Prosecutors are seeking to have the couple held without bail.

Primrose was born in 1955 in Shelby County, Texas, and Morrison was born that same year in Fort Belvoir Virginia. They attended the same high school in Port Lavaca, Texas, from 1970-73, then went on to attend Stephen F. Austin University in Nacogdoches from 1976-79. They married a year later in Nacogdoches and bought a home there the following year.

But in 1987, the bank foreclosed on the home. Investigators said that year they both obtained birth certificate records for the dead infants and unlawfully assumed their identities. Primrose obtained a driver's license under the assumed name, and Morrison obtained a state ID card. Both also obtained social security cards.

The following year, they remarried under the assumed identities in Austin, Texas, court documents alleged.

Six years later, prosecutors said Primrose fraudulently enlisted in the U.S. Coast Guard, pretending to be 12 years younger than his true age. He served for 22 years and retired in 2016, when he began working as a Defense Department contractor, where he still works.


These undated photo provided by the United States District Court District of Hawaii show Walter Glenn Primose, also known as Bobby Edward Fort, (left) and Gwynn Darle Morrison, aka Julie Lyn Montague. Federal authorities say Primose, a U.S. defense contractor, and Morrison lived for decades under the identities of two dead Texas children. They are charged with identity theft and conspiring against the government. Primrose and Gwynn Darle Morrison were arrested, Friday, July 22, 2022, in Kapolei on the island of Oahu. (United States District Court District of Hawaii via AP)

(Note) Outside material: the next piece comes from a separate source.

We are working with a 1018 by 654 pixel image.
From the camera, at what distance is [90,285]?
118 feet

In addition to numerous passports obtained over the years, the couple applied for and received driver's licenses under the assumed names in Hawaii in recent years, starting in 2014, court documents alleged.

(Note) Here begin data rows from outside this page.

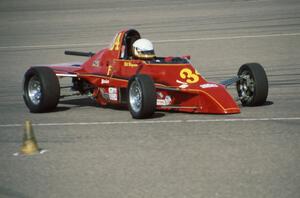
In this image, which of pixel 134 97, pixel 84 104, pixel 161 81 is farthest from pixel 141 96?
pixel 84 104

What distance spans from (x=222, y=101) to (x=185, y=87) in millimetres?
635

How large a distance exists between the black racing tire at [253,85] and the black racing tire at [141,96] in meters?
1.86

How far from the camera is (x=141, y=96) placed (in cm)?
1149

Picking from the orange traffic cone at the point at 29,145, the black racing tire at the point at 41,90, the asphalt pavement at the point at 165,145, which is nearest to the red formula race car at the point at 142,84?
the black racing tire at the point at 41,90

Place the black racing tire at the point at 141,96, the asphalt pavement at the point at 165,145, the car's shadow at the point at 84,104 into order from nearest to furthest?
the asphalt pavement at the point at 165,145, the black racing tire at the point at 141,96, the car's shadow at the point at 84,104

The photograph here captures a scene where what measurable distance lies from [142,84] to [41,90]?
2.35m

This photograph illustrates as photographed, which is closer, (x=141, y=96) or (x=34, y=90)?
(x=141, y=96)

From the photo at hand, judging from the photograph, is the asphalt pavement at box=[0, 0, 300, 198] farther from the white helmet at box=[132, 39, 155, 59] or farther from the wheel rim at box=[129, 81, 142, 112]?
the white helmet at box=[132, 39, 155, 59]

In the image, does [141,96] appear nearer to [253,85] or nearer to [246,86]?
[253,85]

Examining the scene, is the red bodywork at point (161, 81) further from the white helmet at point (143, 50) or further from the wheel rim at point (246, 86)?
the wheel rim at point (246, 86)

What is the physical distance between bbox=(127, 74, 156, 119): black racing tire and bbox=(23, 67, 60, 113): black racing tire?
5.47 ft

The couple lived in a Honolulu suburb in a two-bedroom bungalow, AP reported.

Furthermore, old photos showed the couple wearing uniforms of the former Russian KGB spy agency, Assistant U.S. Attorney Thomas Muehleck said in court documents. Faded Polaroids showed each in uniform and were included in a motion to have them held, AP reported.

A “close associate” said Morrison lived in Romania while it was a Soviet bloc country, Muehleck said.

Morrison's attorney told AP her client never lived in Romania. She said Primrose tried the same jacket on as a joke and posed for photos in it. Even if the couple assumed new identities, attorney Megan Kau told AP, they have lived law-abiding lives for three decades.

“She wants everyone to know she’s not a spy,” Kau said. “This has all been blown way out of proportion. It’s government overreaching.”

Primrose obtained a security clearance with the Coast Guard and as a defense contractor. That clearance gave him access to information that would be “enormously valuable to our enemies,” Honolulu defense attorney Kevin O’Grady told AP. He is not involved in the case.

“The Coast Guard has a unique perspective on our vulnerabilities,” he said, including how to infiltrate the country through water ports. Hawaii, a major military center, “is a prime target for a lot of espionage and such,” he said.

The Associated Press contributed reporting.